Every line from the one containing "マスクでもきれいをキープ!メイク崩れを防ぐお役立ちグッズ" to the end of the records below must be copied exactly, and no pictures may be included.
*** Opening of EXCERPTED RECORDS ***
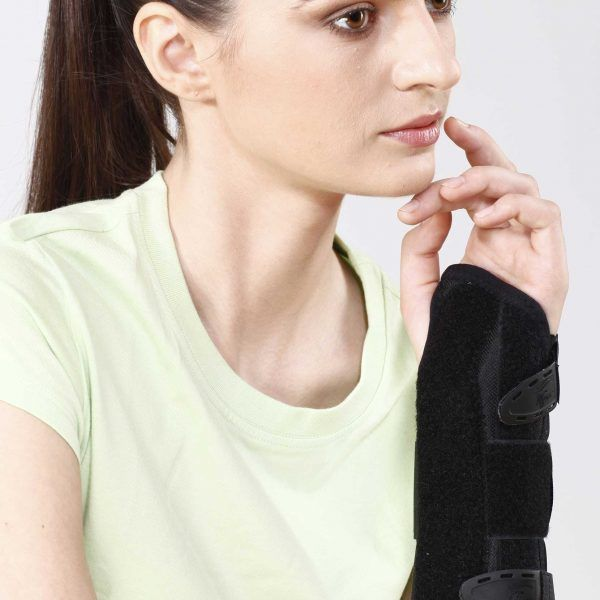 Forearm Splint Category: Wrist & Fore Arm Forearm Splint is a long brace designed to provide splinting support to radius and ulna and immobilize, firmly the forearm in various orthopedic conditions. It maintains the wrist in the functional position. Amphi-dextrous Customizable splints Perfect immobilization Easy to use and remove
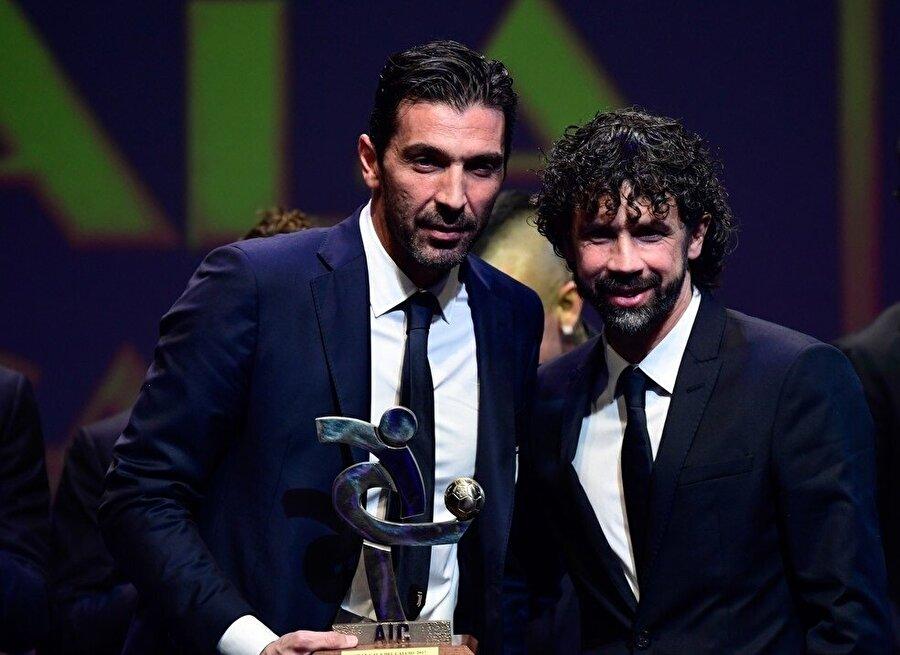 Sezon sonunda futbolu bırakacak olan Buffon bir kez daha onurlandırıldı.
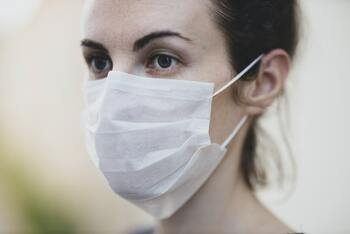 マスクでもきれいをキープ!メイク崩れを防ぐお役立ちグッズ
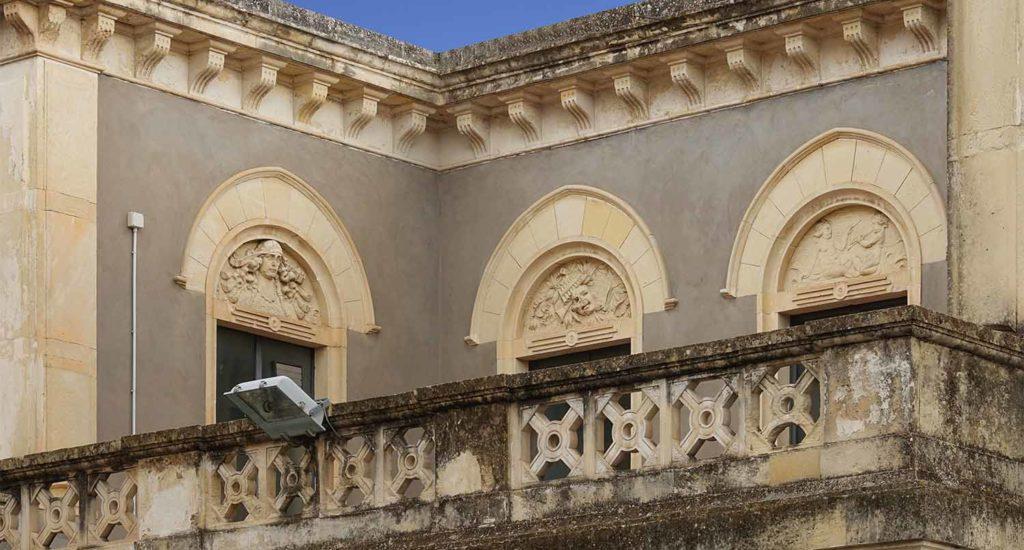 """Teatro comunale """"Nino Martoglio"""""""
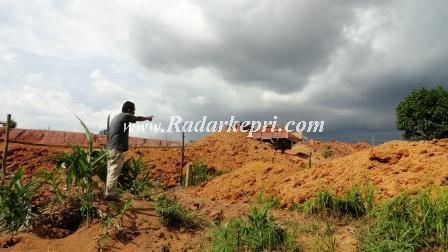 Jasman sedang menunjuk lori menimbun lokasi perumahan D'Green, Kamis 28 November 2013.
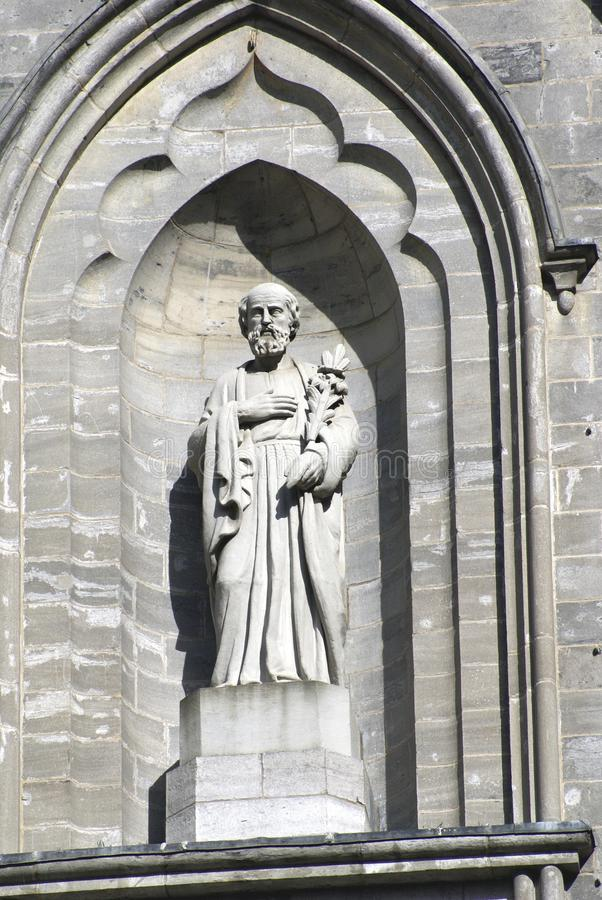 Statue in einer Nische, Notre-Dame-Basilikafassade in Montreal, Quebec, Kanada stockfotografie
*** Close of EXCERPTED RECORDS ***
#### [ANSWER AREA]
 マスクでもきれいをキープ!メイク崩れを防ぐお役立ちグッズ
 """Teatro comunale """"Nino Martoglio"""""""
 Jasman sedang menunjuk lori menimbun lokasi perumahan D'Green, Kamis 28 November 2013.
 Statue in einer Nische, Notre-Dame-Basilikafassade in Montreal, Quebec, Kanada stockfotografie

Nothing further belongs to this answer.